Another important principle of economic individualism is self-interest. Self-interest is the idea that individuals should act, economically, in their own best interest. Further to this idea, supporters of economic individualism capitalists argue that individuals should constantly seek to improve their own well-being over that of the collective society. For example, self-interest is apparent in the decision-making process of most business owners during the Industrial Revolution. They generally made decisions to increase their own wealth over the economic or personal well-being of their workers. While this method of thinking led to issues such as child labor, the business workers of the time benefitted greatly. Regardless, supporters of economic individualism argue that self-interest was positive for society as a whole through its indirect impacts. For instance, when wealthy business owners acted based on self-interest they were working to improve the economic standing of their overall company. If the company gained more income, it could then use that income to hire more workers and provide more goods or services. Therefore, the belief was that everyone acting in their own self-interest would in the end create more jobs and economic activity to improve the overall economy of a society.

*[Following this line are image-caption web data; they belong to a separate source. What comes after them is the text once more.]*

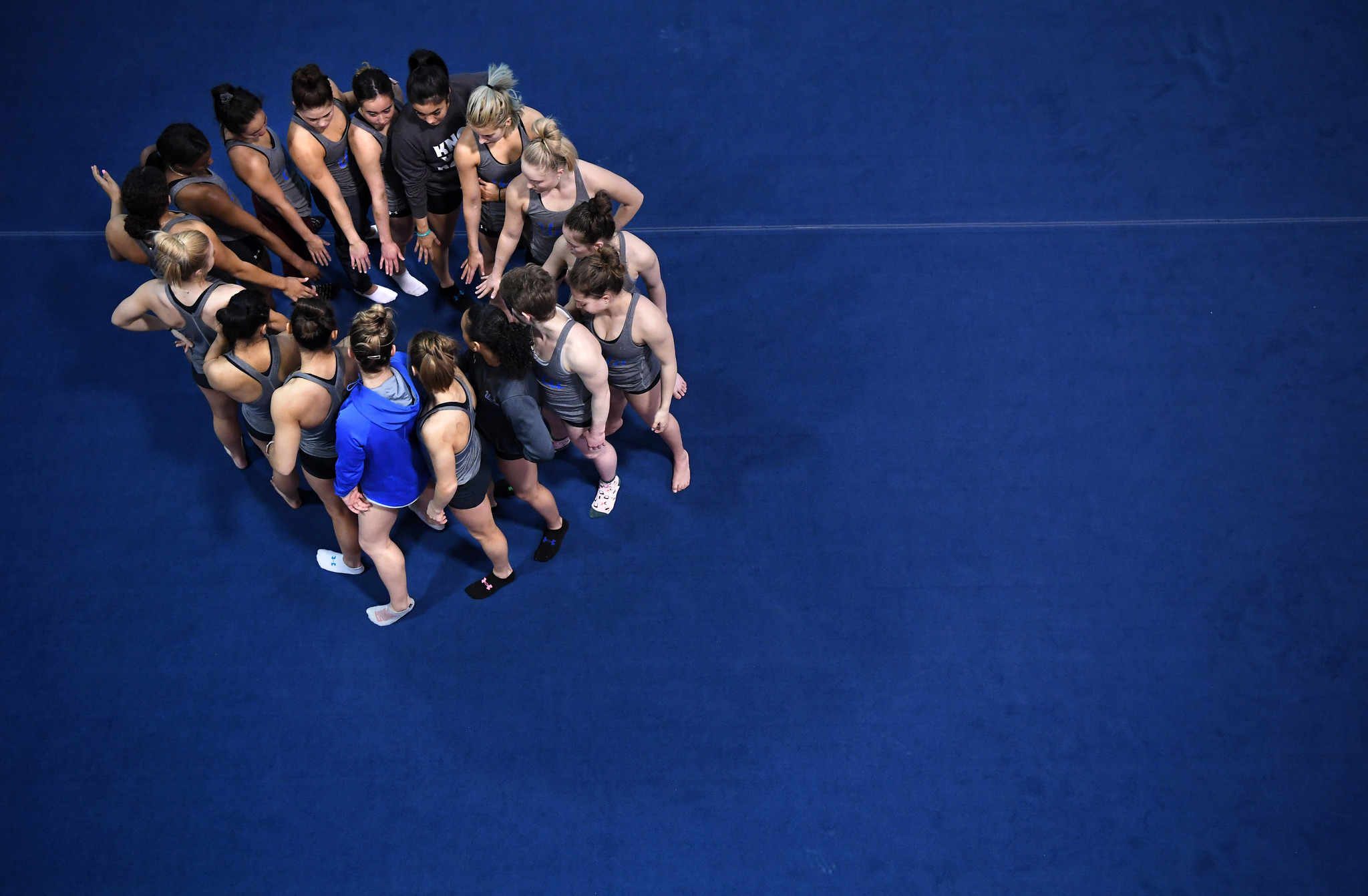 Gymnasts gather before practice at UCLA.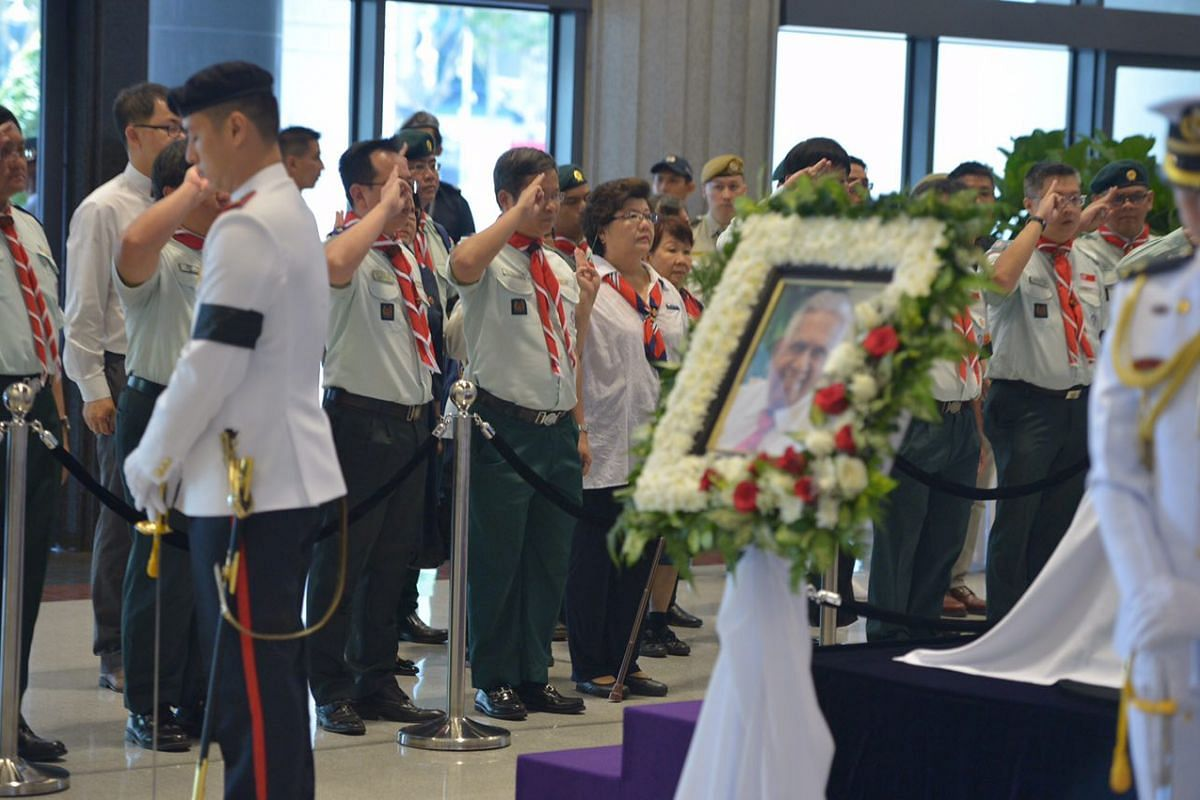 Groups of people paying their respects to Mr S R Nathan at Parliament House on Aug 25.
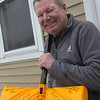 Allegra Boverman/Gloucester Daily Times. Paul Lankiewicz of Washington Street cheerfully holds one of a few shovels he owns that have a particular message written on them.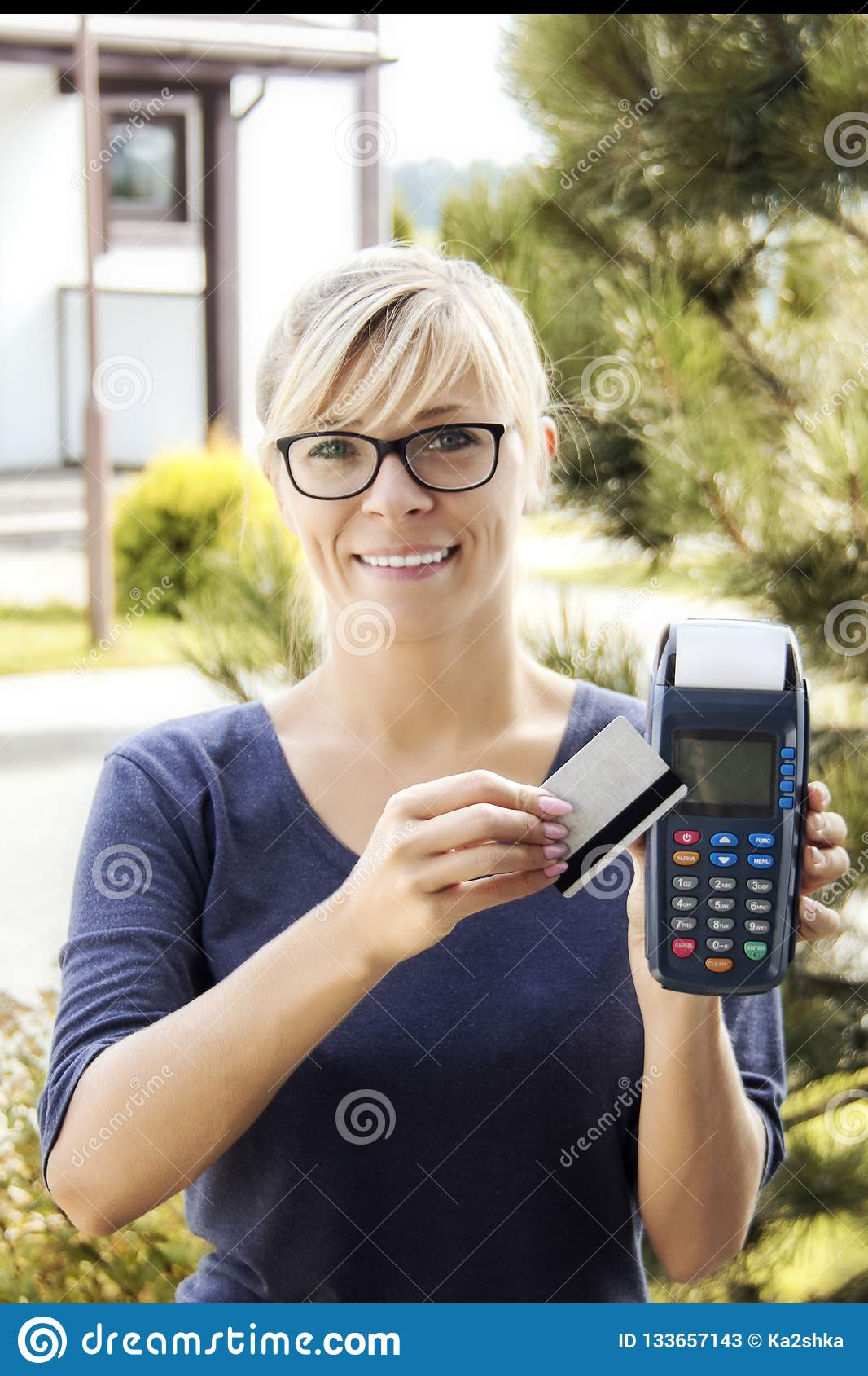 A woman is holding a payment terminal in the hands of the house. concept of buying a home and real estate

The final main principle of economic individualism is self-reliance. Similar to self-interest, it is the idea that individuals should be responsible for their own well-being and should not rely on the government for assistance. For example, in modern welfare capitalist states, the government provides many social programs to assist citizens. A social program is a government-funded and program that is, in general, universally provided to all citizens of the country. There are many examples of social programs in modern democratic nations, including: old age pensions, some form of government funded healthcare, public education, welfare, etc. However, as stated previously, economic individualism like laissez-faire capitalism is in favor of people being responsible for themselves and therefore the government should not intervene in the economy in order to provide assistance. It was argued that self-reliance would push individuals to work harder and would therefore benefit the society more as a whole.